▸ **To-do list**
[A] In the column about spam below, which company's fate did Bob Pritchard update the writer on?
[B] Pick up the column about spam junk mail below from its last sentence and carry it forward.

▸ **Extract provided**
My double column (October 2 and 9) on Spam - unwanted, unsolicited, electronic junk mail -- and some solutions for it, drew several responses from loyal Computer Wares readers. Most of them were, in one way or another, also quoting the gang at Monty Python, "But I don't like spam."

One letter was from D'Arcy J. M. Cain (darcy@vex.net) noting that his company was providing Web hosting for others and had a quite vigorous anti-spam policy as well as software they run to back up their dislike of it.

Another was from my colleague at 680 Radio News, Bob Pritchard (the Computer Insider), bringing me up to date on the fate of Cyber Promotions Inc., one of the more egregious generators of Spam, and its on-again, off-again battles not to be kicked out of its Service Provider's fold.

▸ **Raw data**
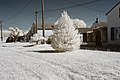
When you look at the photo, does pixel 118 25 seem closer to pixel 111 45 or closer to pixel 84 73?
pixel 111 45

▸ **Responses**
[A] Cyber Promotions Inc.

[B]
Cyber Promotions daily sends out millions of unsolicited junk e-mail messages. Both the company and its president, the self-styled Spam King, Sanford Wallace (known to friends and enemies alike as "Spamford"), had been booted off Sprint and WorldCom Inc. earlier this year. However, when Dearborn, Michigan-based Apex Global Internet Services Inc. (AGIS), tried the same thing during the week of September 25, Spamford went to court. On October 1, a US federal judge ordered AGIS to let him back online, at least until October 16. In the meantime, AGIS CEO, Phillip Lawlor, has apologized to all Netizens for allowing Cyber Promotions to use his site and has begged the community not to deluge the company with anti-spam retialiatory notes at least until the company can decide what to do about it. At the same time, AGIS also cancelled other bulk mailers' accounts.

Spamford is crying the blues. Apparently, he'd lined up a few other ISPs to host his account as a backup, but they too cancelled. Aw, shucks. Too bad.

Last, but by no means least, both Mark Rosseau (markr@encode.com) and Alan Clark (aclark@iaw.on.ca) wrote to tell me about a rabid-anti spam site containing free software designed not only to block spam, but to track down its actual point of origin and fire back various messages to register your disapproval. The site at http://www.compulink.co.uk/~net-services/spam/ has a program called Spam Hater 2.04.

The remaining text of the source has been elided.